The point, rather, is that we cannot assess the results of these new systems without first considering what they’re supposed to capture, and any conclusions about whether or not they “look right” are based on assumptions about these intentions (as well as whether or not the underlying measures reflect them). This issue is particularly salient when looking at the proportions of teachers falling into the “middle” categories.
In setting expectations for new systems’ results, one might consider the stakes attached to each category. The “proper meaning” of the categories in a given system may be informed by the consequences or rewards attached to receiving them.
For example, the “correct” way to conceptualize the “minimally effective” category — and to assess the proportion of teachers who fall into that category — might depend to some extent on whether teachers can be dismissed for receiving a “minimally effective” rating in consecutive years. If so, then it might not make much sense to design systems in which teachers are at risk of being fired simply because their measured performance is judged to be very slightly below average (the first bell curve illustration, above). Instead, districts may wish to set the line a little bit further down (the second bell curve illustration).
If, alternatively, the stakes are lower — e.g., teachers who receive a “minimally effective” rating are only required to undergo professional development — then the attempt to “split up” the “minimally effective” and “effective” categories in a manner that is intended to represent “below average” and “above average,” respectively, might be more defensible.
The idea here is that what seems plausible or desirable as far as how many teachers receive a given rating may vary quite a bit depending on the stakes attached to that rating. This might be a useful way to help interpret the results.
It is important to remember that differentiation across rating categories is only one of several ways these new systems should be assessed. When we’re looking at the results of these systems, we need to be very careful not to pass summary judgment based on whether the distribution of results is plausible to a particular constituency or the public at large. The potential of these systems is not just about personnel decisions, but it also rests upon their ability to provide useful information to both teachers and administrators.
Without question, differentiation in final ratings matters, but there is a danger that we will miss the improvement forest for the “fire the bottom 5-10 percent” trees.
Equally, if not more important than the final ratings are whether teachers and administrators are getting good feedback about what’s going on in the classroom, and whether they are being trained successfully in how to extract this information from the process and results. Granted, this is more difficult to assess than the plausibility of ratings distributions, but if educators aren’t getting strong information from the evaluations, and/or the systems are not credible among those they are being used to evaluate, they will not work no matter how the ratings turn out.
As I said in a previous post, I fear that some states and districts are going to spend the next decade or so learning that lesson the hard way.
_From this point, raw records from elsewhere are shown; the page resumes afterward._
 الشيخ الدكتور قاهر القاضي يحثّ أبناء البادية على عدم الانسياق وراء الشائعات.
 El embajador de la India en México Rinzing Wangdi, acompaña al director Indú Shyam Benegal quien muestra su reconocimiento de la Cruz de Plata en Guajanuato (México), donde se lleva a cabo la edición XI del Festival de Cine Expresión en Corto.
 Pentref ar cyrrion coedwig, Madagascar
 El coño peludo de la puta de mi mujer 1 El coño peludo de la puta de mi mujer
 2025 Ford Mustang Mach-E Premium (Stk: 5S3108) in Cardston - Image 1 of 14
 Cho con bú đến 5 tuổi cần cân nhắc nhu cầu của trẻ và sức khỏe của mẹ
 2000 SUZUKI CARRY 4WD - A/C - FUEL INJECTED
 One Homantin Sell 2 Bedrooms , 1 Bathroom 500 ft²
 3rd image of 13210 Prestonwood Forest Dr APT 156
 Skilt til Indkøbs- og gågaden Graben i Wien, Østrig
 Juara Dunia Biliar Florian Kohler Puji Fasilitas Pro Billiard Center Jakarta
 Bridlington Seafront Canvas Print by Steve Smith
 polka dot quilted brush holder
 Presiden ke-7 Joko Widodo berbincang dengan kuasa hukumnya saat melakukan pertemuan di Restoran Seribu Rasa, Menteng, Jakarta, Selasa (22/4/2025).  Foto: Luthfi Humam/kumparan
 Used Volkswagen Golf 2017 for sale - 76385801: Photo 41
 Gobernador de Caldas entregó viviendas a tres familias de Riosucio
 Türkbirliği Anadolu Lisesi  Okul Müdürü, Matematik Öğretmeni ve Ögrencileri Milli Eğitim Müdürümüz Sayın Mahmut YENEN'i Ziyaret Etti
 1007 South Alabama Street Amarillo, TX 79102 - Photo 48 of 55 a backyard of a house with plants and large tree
This is unexplored territory; perfecting these systems will take years. Although a few states and districts are implementing new evaluations without so much as a pilot year (foolishly, in my view), we need to be realistic about our expectations during the first few years. We know relatively little about how these measures, such as value-added and observations, should be incorporated into evaluations, and what impact these systems will have.
It is smart and necessary that the early results should guide changes to the systems going forward, but the systems should get better over time, including, perhaps, their ability to differentiate between teachers. Our expectations and interpretations of their results should be calibrated accordingly. Nobody said this would be easy.